Марта дала ему еще одну бутылку и поставила на стол стакан для себя. Олджи взглянул на нее и, устало улыбнувшись, налил ей джина.
— Возможно, все дело в смерти моей матери, потому я так и говорю. Извини, Марта, ведь мы не знаем, что стало с твоим отцом. Все-таки я жил своей жизнью, а мать — своей. Ты знаешь, какая у нее была жизнь! Она любила трех непутевых людей: моего отца, Кейта Баррета и этого ирландца, несчастная женщина! Иногда я думаю, что мы могли бы больше сделать для нее.
— Ты же знаешь: она по-своему радовалась жизни. Мы уже говорили обо всем этом.
Он вытер лоб и макушку носовым платком и усмехнулся более непринужденно.
— Может быть, так и должно происходить, когда главная пружина мира срывается: все обречены говорить и думать то же самое, что говорили и думали вчера.
— Мы не должны отчаиваться, Олджи. Ведь мы пережили войну, период пуританства период промискуитета. Наконец, уехали из Лондона — ведь там теперь настоящий кошмар, после падения последнего авторитарного правительства. Конечно, Коули — не ложе из роз, но Краучер — только временное явление. Если мы сумеем пережить его, дела пойдут лучше, все уляжется. Тогда мы сможем поселиться где-нибудь постоянно.
— Знаю, любовь моя. Сейчас, похоже, у нас какой-то переходный период. Беда в том, что мы уже прожили несколько переходных периодов, и нас ждут новые. Я не представляю, каким образом может восстановиться нормальная жизнь. Мы просто катимся по наклонной плоскости.
— Нам не нужно ввязываться в политику. ДВСИ(А) не требует от тебя никакой политики: ты только собираешь сведения. Мы ведь сможем подыскать какое-нибудь спокойное и более-менее безопасное место, правда?
Тимберлейн рассмеялся. Слова Марты действительно развеселили его. Он встал, пригладил свои редкие волосы с перемежающимися седыми и темными прядями и придвинул стул ближе.
— Марта, я по-прежнему без ума от тебя! Наша национальная черта — думать о политике как о чем-то происходящем в парламенте.
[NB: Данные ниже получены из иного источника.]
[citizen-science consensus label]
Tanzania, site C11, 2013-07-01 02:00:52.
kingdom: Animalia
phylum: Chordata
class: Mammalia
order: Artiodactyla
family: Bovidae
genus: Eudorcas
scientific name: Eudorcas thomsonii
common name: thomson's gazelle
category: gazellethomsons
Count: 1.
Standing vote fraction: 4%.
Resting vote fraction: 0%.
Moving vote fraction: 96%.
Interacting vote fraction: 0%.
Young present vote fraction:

Это ошибка; политика происходит в нас самих. Ты же знаешь, любовь моя, Правительство Объединенных Наций рухнуло, и слава Богу. Но благодаря его военному закону что-то еще действовало, колесики крутились. Теперь закона нет, и миллионы людей говорят: «Мне не нужно зарабатывать, у меня нет ни сыновей, ни дочерей. Зачем я буду работать?» И они прекращают работу. Другие еще, может быть, хотят трудиться, но промышленность — это ведь целый организм. Выведи из строя одну часть, и все развалится. Фабрики Британии стоят пустые. Мы ничего не производим на экспорт. Думаешь, Америка, Содружество или другие страны будут кормить нас даром? Конечно, нет. Тем более у них самих дела едва ли лучше! Сейчас уже ощущается нехватка продуктов, но в будущем году, поверь мне, начнется настоящий голод. Твое безопасное место перестанет существовать. На самом деле здесь может быть только одно безопасное место.